February 22, 1937 – April 29, 2011
Most of Joanna Russ’ work—fiction, criticism, and scholarship—form a career-long narrative that uses science fiction and fantasy to explore feminism, gender, and patriarchy.
She pursued fiction writing and academia simultaneously. Her first novel, the Nebula Award-nominated Picnic on Paradise (1968), features a time-traveling barbarian, thief, and mercenary named Alyx. Russ’ best-known work of fiction is the novel The Female Man (1975), which intertwines the stories of four versions of the same woman, each living in different, parallel worlds. Russ uses these worlds, and the attitudes and reactions of the women who move between them, to investigate female identity in society and to explore alternatives. The novel was awarded a retrospective James Tiptree Jr. Award in 1996.

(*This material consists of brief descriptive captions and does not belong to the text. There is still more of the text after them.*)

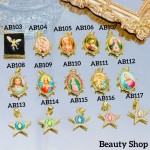 #Ab cadena scapulario solo dije2$ #Ab cadena scapulario solo dije2$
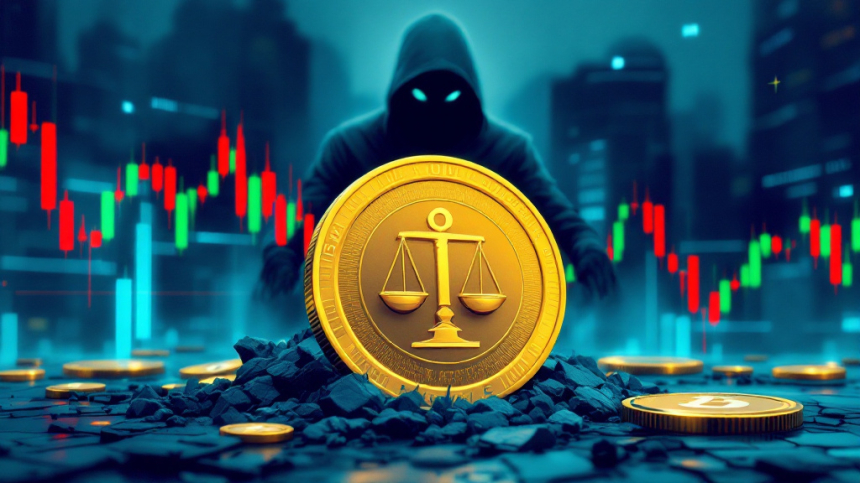 리브라 밈코인 폭락… 규제 필요성 다시 부각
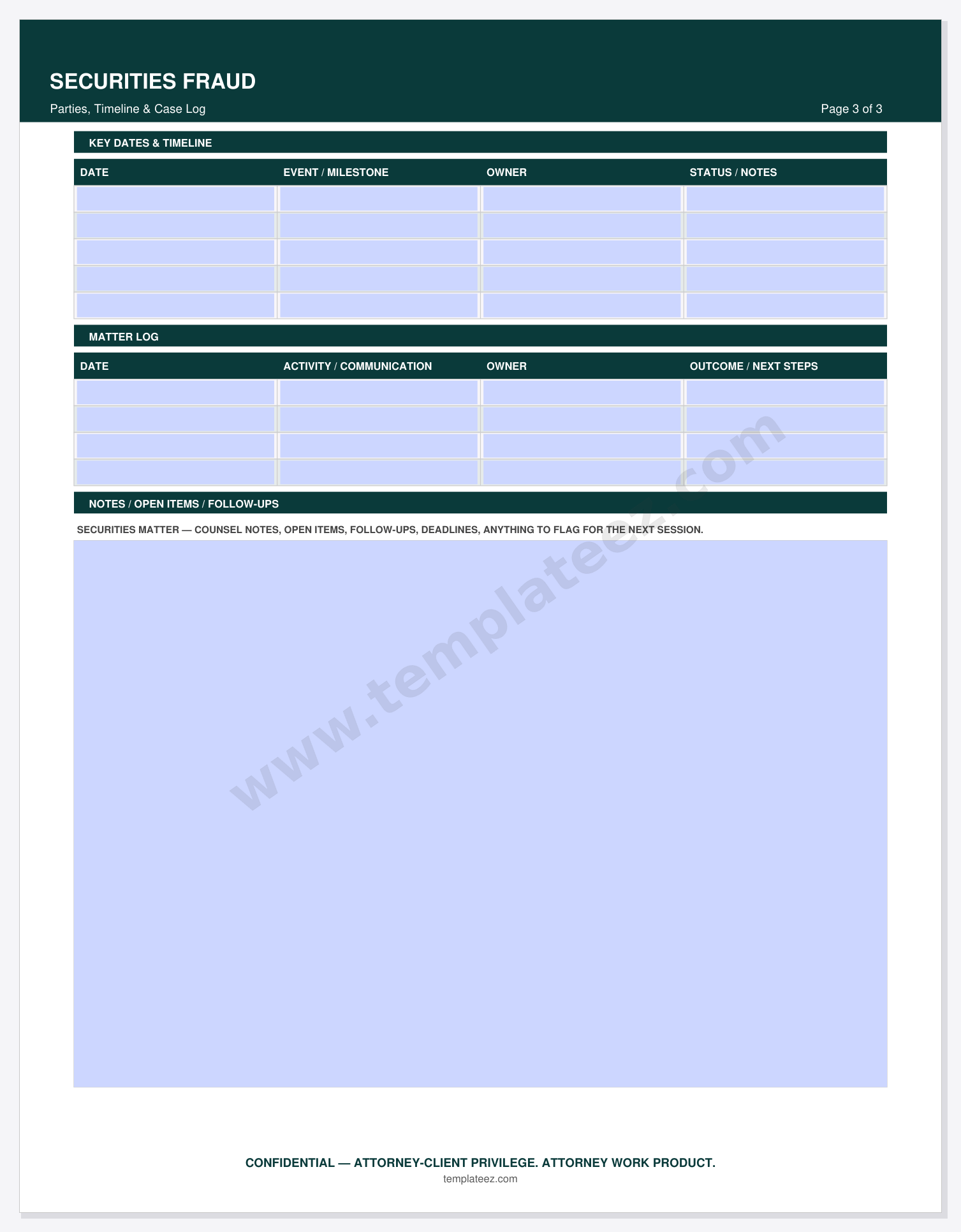 Page preview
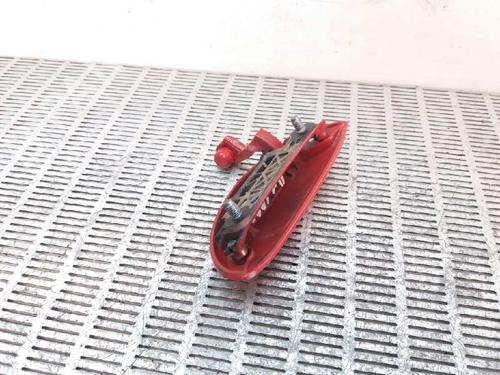 Front right exterior door handle PEUGEOT 107 (PM_, PN_) 1.0 | BP1593759C129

The novel We Who Are About To… (1977) overturns the classic science fiction trope of brave survival by a starship-wrecked crew, offering a grim alternative. Russ won a Hugo Award for her novella “Souls” (1982) and a Nebula Award for the story “When It Changed” (1972).
Russ also wrote numerous works on literary criticism, feminism, race, and gender. How to Suppress Women’s Writing (1983) concisely outlines all the ways writing by women and minorities is marginalized. Other work includes Speculations on the Subjunctivity of Science Fiction (1973) and Magic Mommas, Trembling Sisters, Puritans and Perverts (1985). She also reviewed speculative fiction for The Magazine of Fantasy and Science Fiction. In 1988 the Science Fiction Research Association awarded Russ the Pilgrim Award for lifetime achievement in science fiction scholarship.